藉此,控制單元140依據有關於地勢、天候、人為因素或軌道使用情況的控制訊號以及其資料庫的對應資料(記憶軌道路線、路型與車輛交會等功能)來控制磁性單元130a、130b,例如是對作為磁性單元130a、130b的磁性線圈施加特定電流,使其產生磁力,並可依據上述條件其資料庫的對應資料控制磁力大小。此時,由於車輪122a、122b、124a、124b以及輪軸126a與 126b採用鐵質性材料,故磁性單元130a、130b的磁力可從輪軸126a與126b有效傳遞至車輪122a、122b、124a、124b。此外,由於軌道200a、200b亦為鐵質性材料,故傳遞至車輪122a、122b、124a、124b的磁力亦可有效傳遞至軌道200a、200b,進而使車輪122a、122b、124a、124b接觸對應的軌道200a、200b,而控制單元140亦可依據上述條件與其資料庫的對應資料調整並控制磁力大小,進而控制車輪122a、122b、124a、124b接觸對應的軌道200a、200b的緊密度。 Thereby, the control unit 140 controls the magnetic units 130a, 130b according to control signals related to terrain, weather, human factors or track usage, and corresponding data of the database (memory track route, road type and vehicle intersection, etc.) For example, a specific current is applied to the magnetic coils as the magnetic units 130a and 130b to generate a magnetic force, and the magnitude of the magnetic force can be controlled according to the corresponding data of the database according to the above conditions. At this time, due to the wheels 122a, 122b, 124a, 124b and the axle 126a The 126b is made of a ferrous material, so that the magnetic forces of the magnetic units 130a, 130b can be effectively transmitted from the axles 126a and 126b to the wheels 122a, 122b, 124a, 124b. In addition, since the rails 200a, 200b are also ferrous materials, the magnetic forces transmitted to the wheels 122a, 122b, 124a, 124b can also be effectively transmitted to the rails 200a, 200b, thereby making the wheels 122a, 122b, 124a, 124b contact corresponding The rails 200a, 200b, and the control unit 140 can also adjust and control the magnitude of the magnetic force according to the above conditions and the corresponding data of the database, thereby controlling the tightness of the wheels 122a, 122b, 124a, 124b contacting the corresponding rails 200a, 200b.

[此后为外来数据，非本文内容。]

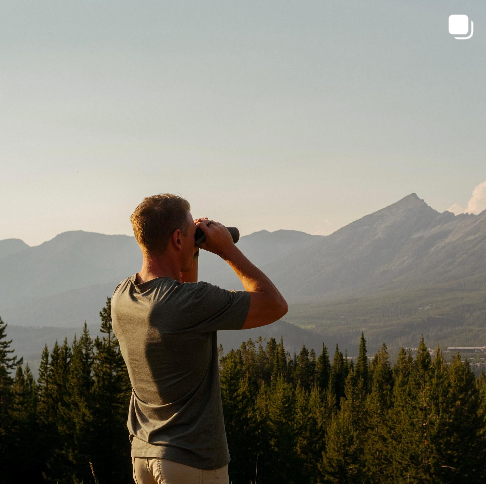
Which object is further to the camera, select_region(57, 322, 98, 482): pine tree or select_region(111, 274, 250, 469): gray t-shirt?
select_region(57, 322, 98, 482): pine tree

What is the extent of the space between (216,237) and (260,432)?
194ft

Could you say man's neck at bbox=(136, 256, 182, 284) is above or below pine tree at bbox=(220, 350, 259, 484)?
above

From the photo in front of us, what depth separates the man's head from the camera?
3.96m

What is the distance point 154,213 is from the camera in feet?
13.0

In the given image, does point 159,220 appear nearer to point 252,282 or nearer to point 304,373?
point 252,282

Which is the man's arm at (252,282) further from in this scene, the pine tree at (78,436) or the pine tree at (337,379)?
the pine tree at (337,379)

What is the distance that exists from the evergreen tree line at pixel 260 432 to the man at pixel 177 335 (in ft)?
119

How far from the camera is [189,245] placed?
4137 mm

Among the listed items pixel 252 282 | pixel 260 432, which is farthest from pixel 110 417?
pixel 252 282

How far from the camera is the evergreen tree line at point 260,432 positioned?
153 ft

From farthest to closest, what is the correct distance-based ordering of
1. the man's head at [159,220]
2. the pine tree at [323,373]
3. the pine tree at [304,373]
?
1. the pine tree at [304,373]
2. the pine tree at [323,373]
3. the man's head at [159,220]

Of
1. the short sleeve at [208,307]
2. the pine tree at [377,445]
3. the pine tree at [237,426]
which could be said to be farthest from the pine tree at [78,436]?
the short sleeve at [208,307]

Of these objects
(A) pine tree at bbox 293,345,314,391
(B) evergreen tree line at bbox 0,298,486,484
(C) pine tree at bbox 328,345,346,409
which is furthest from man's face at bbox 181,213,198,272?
(A) pine tree at bbox 293,345,314,391

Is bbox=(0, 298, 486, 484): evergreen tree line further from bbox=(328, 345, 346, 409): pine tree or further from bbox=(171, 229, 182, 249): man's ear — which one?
bbox=(171, 229, 182, 249): man's ear
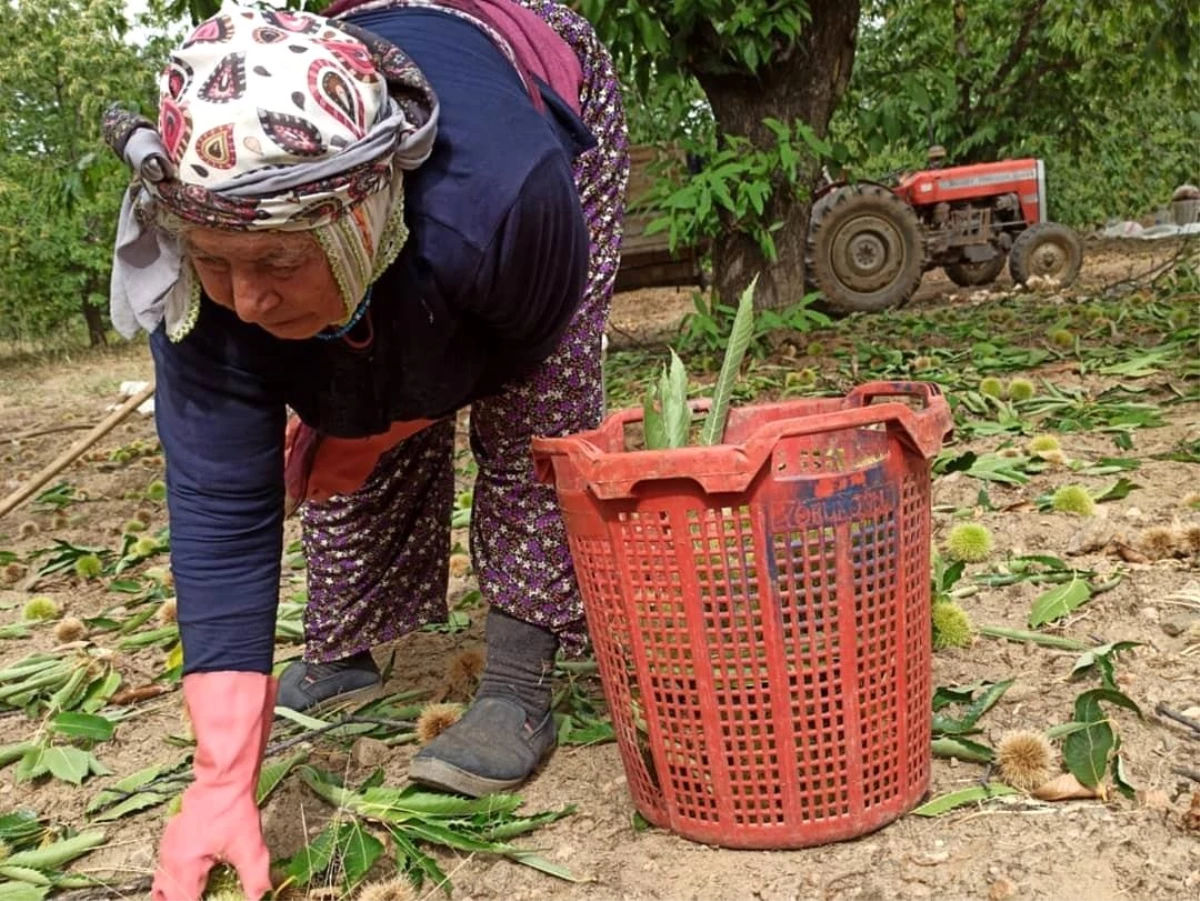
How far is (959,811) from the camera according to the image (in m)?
1.46

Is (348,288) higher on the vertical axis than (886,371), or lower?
higher

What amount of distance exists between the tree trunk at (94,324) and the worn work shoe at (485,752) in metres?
11.9

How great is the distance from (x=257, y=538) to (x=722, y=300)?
13.0 feet

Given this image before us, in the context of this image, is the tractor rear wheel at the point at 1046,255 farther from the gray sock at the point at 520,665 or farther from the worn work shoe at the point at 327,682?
the gray sock at the point at 520,665

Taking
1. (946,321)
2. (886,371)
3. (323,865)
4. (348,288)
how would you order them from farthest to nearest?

更進一步地說,在本實施例中,前車輪對120a的兩車輪122a與124a藉由對應的磁力產生相異的兩磁極,使兩車輪122a與124a的其中之一產生N磁極,而兩車輪122a與124a的其中另一產生S磁極,例如是車輪122a產生N磁極而車輪124a產生S磁極,或者是車輪124a產生N磁極而車輪122a產生S磁極,本發明不限制車輪122a與124a的何者為N磁極S何者為S磁極。類似地,後車輪對120b的兩車輪122b與124b藉由對應的磁力產生相異的兩磁極,使兩車輪122b與124b的其中之一產生N磁極,而兩車輪122b與124b的其中另一產生S磁極,例如是車輪122b產生N磁極而車輪124b產生S磁極,或者是車輪124b產生N磁極而車輪122b產生S磁極,本發明不限制車輪122b與124b的何者為N磁極S何者為S磁極。 Further, in the present embodiment, the two wheels 122a and 124a of the front wheel pair 120a generate two magnetic poles by the corresponding magnetic force, so that one of the two wheels 122a and 124a generates N magnetic poles, and the two wheels The other of the 122a and 124a generates an S magnetic pole, for example, the wheel 122a generates N magnetic poles and the wheel 124a generates S magnetic poles, or the wheel 124a generates N magnetic poles and the wheel 122a generates S magnetic poles, and the present invention does not limit which of the wheels 122a and 124a is N magnetic pole S is the S magnetic pole. Similarly, the two wheels 122b and 124b of the rear wheel pair 120b generate two magnetic poles by corresponding magnetic forces, such that one of the two wheels 122b and 124b produces N poles, and the other of the two wheels 122b and 124b produces For the S magnetic pole, for example, the wheel 122b generates the N magnetic pole and the wheel 124b generates the S magnetic pole, or the wheel 124b generates the N magnetic pole and the wheel 122b generates the S magnetic pole. The present invention does not limit which of the wheels 122b and 124b is the N magnetic pole S and which is the S magnetic pole.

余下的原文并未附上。